I’d start the serious mods path with investing in Btssm or Romraider.
In order to mod and get tuned for mods, you need to establish your current state of tune via health checks and logging, and maintain that state after the tune where you’re generally running the car with more power and less headroom for contingencies.
Since you’re just coming off your P’s, I’d hold off on the turbo upgrade for now, as ime it’s going to be plenty of fun with exhaust and intake mods and a tune. It’s been enough to satisfy my requirements for the last 8 years.
Some of this is because the tune is so good. The car is perfectly useable in all modes, at 7, 12 and 15 psi via the SI-drive controller, it never gets old
Its probably making 160wkw which suits my skill set and budget for maintenance perfectly.
I guess I find as much enjoyment from the driveline and suspension mods which along with the responsive vf46 seem to be the perfect balance for my use case, hauling gear around Victoria.
As for handling mods, just upgrade any worn out stock relieved bushes with solid poly items, eg front lca rear position, the diff bushes, pitch stop and transmission mount.
You’ll know when your stock suspension is wallowy on bumps and is crashing on big bumps.
Generally when you feel it’s limiting your options and enjoyment.
Get the very best dampers you can afford and that’s it.
Our GT is on Shockworks and our 2.5i is on Koni Yellows.
No need to reinvent your handling and chassis dynamics with uprated swaybars, if your dampers are capable.
Due to the limited suspension travel on a gen4, keeping as much compliance as possible is a good thing for grip and comfort.
Member STiful just went through the vf52 upgrade process, maybe check his posts for the considerations encountered.
Using a Perrin or psr v2 silicone inlet (more affordable) should maintain the correct pressure differential in the inlet for the pcv returns, meaning less reliance on an aos/cc setup for a street driven car not running e85, (edit) and running stock-ish boost. Going over 20psi max boost, yes verified aos/cc setup to suit your application is indeed a good idea, mainly because at high boost you’ll (sooner or later) be likely to have a built engine.

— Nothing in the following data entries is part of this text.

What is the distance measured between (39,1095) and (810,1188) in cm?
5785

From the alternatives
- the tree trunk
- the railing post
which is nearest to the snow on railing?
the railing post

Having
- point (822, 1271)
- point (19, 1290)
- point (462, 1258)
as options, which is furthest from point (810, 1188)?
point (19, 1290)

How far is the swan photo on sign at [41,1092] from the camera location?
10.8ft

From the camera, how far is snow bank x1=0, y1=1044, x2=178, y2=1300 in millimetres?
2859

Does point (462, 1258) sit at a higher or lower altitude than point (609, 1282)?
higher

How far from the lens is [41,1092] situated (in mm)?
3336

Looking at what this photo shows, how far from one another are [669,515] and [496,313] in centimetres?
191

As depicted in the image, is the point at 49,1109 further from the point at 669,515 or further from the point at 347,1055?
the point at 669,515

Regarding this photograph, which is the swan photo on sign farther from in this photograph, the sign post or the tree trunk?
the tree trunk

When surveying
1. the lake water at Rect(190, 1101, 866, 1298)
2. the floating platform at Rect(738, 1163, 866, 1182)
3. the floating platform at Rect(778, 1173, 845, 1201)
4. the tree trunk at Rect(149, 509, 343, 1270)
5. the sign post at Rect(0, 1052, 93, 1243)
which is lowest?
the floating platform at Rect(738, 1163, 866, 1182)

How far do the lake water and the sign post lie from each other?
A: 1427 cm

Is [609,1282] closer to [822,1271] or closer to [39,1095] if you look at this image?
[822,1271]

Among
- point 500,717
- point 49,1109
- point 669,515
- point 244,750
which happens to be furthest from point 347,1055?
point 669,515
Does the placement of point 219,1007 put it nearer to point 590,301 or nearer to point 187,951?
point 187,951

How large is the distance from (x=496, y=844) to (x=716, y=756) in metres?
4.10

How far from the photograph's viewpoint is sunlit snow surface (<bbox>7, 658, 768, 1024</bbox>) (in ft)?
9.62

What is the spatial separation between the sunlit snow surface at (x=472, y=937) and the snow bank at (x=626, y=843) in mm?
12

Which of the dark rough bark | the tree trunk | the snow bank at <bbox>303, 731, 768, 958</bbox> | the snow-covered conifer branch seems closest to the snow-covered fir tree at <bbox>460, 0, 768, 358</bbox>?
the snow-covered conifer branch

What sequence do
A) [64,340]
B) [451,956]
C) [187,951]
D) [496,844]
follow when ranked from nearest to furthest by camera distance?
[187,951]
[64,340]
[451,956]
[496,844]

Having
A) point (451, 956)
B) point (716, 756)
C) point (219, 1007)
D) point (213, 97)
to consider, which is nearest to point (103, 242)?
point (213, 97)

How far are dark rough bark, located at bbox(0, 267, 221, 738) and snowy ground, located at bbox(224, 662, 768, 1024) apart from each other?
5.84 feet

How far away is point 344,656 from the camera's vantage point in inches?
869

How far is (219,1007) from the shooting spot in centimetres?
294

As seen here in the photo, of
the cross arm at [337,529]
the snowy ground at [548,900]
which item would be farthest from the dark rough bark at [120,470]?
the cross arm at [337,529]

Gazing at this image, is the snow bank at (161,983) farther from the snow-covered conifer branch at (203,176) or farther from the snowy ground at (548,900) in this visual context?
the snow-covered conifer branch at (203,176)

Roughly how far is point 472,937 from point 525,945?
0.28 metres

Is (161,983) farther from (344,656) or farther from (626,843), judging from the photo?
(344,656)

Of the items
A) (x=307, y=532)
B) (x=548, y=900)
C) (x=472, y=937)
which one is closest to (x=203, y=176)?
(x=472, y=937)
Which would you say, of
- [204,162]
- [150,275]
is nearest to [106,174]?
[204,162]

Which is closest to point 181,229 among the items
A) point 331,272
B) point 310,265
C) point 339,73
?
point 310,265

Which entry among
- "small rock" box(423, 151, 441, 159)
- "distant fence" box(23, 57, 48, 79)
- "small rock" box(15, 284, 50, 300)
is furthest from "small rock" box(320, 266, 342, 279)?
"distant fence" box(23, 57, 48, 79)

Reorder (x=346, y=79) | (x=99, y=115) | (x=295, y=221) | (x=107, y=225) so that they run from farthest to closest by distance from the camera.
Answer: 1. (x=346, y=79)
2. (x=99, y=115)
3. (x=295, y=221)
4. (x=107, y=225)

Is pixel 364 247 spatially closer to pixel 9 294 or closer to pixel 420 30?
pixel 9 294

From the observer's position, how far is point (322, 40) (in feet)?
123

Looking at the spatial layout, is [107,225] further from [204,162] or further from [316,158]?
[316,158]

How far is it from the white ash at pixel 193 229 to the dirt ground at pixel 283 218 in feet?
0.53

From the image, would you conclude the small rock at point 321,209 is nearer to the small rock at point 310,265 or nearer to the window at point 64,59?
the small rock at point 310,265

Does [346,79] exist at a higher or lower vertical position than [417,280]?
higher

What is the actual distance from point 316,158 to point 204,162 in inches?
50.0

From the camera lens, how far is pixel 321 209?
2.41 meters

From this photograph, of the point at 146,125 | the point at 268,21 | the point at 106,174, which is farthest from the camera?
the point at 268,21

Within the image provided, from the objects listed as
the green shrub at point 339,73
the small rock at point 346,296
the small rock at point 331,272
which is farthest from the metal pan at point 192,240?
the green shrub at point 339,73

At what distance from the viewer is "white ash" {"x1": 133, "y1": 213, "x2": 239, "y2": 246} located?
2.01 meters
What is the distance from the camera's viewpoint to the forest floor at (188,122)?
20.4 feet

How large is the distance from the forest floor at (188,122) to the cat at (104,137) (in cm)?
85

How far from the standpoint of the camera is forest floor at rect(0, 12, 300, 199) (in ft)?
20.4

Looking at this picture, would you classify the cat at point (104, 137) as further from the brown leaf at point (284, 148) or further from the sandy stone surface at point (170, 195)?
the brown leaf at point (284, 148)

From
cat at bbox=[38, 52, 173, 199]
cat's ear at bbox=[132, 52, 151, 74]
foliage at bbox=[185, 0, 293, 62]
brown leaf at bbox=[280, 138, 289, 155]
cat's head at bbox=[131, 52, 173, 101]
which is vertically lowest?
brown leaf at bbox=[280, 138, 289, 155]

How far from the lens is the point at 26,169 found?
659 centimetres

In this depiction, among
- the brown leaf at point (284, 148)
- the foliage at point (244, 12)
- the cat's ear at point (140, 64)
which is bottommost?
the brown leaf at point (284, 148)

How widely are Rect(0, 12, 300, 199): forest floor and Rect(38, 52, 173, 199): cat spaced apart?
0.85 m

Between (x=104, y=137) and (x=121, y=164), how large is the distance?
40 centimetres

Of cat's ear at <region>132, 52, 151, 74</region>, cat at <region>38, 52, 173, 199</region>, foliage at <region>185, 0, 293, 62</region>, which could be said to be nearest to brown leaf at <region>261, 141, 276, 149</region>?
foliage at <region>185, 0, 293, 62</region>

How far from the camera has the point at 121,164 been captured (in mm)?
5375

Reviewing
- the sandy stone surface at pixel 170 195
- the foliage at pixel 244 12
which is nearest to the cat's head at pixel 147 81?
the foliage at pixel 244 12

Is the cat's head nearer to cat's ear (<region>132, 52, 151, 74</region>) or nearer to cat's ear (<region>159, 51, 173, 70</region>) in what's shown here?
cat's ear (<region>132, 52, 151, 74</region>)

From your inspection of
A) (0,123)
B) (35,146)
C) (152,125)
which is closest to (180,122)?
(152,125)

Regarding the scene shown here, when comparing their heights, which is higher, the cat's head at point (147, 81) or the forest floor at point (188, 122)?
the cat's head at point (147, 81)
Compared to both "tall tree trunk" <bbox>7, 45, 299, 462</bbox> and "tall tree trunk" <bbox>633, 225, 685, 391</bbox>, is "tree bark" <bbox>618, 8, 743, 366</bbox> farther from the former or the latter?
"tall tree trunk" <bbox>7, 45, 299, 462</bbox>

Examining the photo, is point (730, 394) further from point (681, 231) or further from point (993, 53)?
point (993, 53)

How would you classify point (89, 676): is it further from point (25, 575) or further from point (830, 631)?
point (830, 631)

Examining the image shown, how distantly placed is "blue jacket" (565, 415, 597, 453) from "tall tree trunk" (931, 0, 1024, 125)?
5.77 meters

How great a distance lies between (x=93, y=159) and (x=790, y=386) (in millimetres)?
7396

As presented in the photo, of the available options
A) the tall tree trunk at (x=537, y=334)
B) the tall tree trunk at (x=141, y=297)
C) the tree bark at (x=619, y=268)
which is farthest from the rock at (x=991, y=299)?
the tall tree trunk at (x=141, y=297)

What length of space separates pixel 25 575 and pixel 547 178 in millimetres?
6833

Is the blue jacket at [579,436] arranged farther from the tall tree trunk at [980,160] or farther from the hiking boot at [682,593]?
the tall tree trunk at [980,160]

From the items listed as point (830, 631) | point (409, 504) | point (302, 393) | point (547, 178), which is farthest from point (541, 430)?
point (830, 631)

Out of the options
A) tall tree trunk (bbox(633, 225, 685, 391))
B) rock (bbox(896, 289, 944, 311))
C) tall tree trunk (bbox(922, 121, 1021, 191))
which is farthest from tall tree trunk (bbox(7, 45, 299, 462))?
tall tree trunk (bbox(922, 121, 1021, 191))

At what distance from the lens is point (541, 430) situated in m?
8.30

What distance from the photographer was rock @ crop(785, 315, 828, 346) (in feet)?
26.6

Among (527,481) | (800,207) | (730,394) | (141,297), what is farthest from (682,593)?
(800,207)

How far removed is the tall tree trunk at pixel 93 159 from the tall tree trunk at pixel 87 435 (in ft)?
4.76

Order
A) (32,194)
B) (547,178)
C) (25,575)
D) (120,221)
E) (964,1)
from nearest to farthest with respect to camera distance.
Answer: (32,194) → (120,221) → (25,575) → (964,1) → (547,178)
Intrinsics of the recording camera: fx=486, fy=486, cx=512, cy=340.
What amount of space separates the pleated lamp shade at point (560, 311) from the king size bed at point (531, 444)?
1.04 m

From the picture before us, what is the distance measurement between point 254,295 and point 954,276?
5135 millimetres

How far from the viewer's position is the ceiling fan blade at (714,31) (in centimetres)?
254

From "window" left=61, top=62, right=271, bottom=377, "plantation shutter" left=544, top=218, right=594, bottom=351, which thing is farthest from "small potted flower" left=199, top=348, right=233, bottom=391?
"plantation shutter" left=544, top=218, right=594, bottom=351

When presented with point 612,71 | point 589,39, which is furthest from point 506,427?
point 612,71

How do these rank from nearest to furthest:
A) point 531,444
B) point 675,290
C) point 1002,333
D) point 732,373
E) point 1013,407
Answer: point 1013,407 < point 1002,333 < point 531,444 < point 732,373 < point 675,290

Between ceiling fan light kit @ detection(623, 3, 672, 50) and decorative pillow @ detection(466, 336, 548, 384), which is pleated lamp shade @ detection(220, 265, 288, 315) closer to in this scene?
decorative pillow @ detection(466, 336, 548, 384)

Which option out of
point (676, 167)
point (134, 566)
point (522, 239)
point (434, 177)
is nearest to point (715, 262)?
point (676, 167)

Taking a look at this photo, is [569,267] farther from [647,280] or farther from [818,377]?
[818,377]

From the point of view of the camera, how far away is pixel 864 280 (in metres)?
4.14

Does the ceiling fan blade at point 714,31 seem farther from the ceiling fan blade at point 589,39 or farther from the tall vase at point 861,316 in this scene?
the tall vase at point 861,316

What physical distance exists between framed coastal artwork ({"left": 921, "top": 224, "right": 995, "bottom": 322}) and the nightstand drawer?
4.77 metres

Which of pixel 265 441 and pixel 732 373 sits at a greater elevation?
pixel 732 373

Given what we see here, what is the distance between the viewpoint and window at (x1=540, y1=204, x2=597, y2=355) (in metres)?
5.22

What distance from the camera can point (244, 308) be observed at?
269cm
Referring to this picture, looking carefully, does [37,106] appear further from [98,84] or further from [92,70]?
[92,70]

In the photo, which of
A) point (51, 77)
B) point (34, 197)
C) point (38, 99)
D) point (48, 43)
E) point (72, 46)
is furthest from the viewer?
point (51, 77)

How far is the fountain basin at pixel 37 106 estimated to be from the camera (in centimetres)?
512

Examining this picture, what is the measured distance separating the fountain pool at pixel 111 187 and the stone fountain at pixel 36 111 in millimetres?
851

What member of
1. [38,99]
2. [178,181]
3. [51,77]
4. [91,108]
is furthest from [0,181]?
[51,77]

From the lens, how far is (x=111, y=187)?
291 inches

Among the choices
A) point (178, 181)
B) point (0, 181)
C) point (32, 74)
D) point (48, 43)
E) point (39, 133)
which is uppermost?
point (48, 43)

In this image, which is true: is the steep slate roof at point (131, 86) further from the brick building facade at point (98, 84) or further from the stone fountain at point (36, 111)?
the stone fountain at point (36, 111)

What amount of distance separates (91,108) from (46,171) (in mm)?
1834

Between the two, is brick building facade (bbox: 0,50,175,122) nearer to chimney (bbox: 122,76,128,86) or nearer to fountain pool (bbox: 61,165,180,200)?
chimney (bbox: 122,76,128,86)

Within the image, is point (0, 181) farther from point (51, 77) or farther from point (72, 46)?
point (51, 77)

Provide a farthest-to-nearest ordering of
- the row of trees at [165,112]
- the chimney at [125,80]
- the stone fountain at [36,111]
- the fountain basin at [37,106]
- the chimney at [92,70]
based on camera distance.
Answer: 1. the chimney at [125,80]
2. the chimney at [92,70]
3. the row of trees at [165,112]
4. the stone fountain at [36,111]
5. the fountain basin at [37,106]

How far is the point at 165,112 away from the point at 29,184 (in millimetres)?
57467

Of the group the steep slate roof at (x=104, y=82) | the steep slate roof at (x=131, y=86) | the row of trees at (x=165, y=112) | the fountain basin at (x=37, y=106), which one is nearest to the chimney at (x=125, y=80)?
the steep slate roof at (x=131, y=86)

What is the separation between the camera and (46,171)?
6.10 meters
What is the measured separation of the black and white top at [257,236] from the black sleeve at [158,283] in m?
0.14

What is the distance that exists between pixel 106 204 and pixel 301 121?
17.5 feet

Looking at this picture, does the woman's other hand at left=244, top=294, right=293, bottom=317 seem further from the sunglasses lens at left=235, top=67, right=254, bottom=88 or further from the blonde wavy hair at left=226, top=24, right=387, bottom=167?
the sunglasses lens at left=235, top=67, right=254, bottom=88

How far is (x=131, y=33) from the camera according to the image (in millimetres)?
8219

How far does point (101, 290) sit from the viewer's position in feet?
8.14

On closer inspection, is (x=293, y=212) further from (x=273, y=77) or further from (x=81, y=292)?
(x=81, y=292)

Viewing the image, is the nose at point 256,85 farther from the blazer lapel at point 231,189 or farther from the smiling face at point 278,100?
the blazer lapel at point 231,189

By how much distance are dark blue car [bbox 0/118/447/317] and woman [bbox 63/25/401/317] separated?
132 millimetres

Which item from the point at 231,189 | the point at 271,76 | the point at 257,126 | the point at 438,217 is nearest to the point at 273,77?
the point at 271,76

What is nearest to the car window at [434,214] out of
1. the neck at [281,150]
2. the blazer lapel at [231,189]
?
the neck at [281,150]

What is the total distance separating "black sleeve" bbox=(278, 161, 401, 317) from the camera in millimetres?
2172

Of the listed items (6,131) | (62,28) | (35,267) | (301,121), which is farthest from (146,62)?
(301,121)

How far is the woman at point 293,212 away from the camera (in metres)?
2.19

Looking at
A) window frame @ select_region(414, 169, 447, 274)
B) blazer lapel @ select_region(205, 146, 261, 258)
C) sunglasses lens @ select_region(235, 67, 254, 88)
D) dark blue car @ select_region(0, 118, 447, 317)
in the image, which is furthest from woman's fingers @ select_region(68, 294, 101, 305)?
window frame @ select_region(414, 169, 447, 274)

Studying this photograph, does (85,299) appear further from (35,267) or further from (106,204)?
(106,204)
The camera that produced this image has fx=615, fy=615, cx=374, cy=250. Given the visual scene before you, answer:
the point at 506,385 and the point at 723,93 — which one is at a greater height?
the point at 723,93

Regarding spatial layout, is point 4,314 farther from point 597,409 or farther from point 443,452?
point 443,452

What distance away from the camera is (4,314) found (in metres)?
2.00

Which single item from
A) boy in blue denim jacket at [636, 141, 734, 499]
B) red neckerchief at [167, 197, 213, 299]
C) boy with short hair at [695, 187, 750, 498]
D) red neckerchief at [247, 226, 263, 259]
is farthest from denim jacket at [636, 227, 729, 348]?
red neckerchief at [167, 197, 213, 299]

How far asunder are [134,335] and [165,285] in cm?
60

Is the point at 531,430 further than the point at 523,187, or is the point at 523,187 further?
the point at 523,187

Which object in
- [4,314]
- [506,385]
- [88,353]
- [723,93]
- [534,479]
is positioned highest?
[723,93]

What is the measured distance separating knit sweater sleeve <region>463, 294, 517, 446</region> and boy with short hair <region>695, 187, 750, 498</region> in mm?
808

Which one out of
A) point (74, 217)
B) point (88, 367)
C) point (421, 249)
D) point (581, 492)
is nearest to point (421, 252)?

How soon is related to your budget, application and knock monitoring and prevention strategy. See below.
Anyhow, back to the question, you’ll want to install a wbo2 in your dump pipe and preferably log it via the ecu.
And potentially use a knock monitoring device, since a 1.5xtr with any of the optional exhaust housings is capable of making serious power, power which needs close monitoring so as not to blow your stock engine.
Similarly your driveline will be close to the limit, so you must ask yourself if making over 200wkw is the right move financially, when an $800 vf52 would probably have enough response & top end, plus general reliability.
So what’s your intended use case and budget?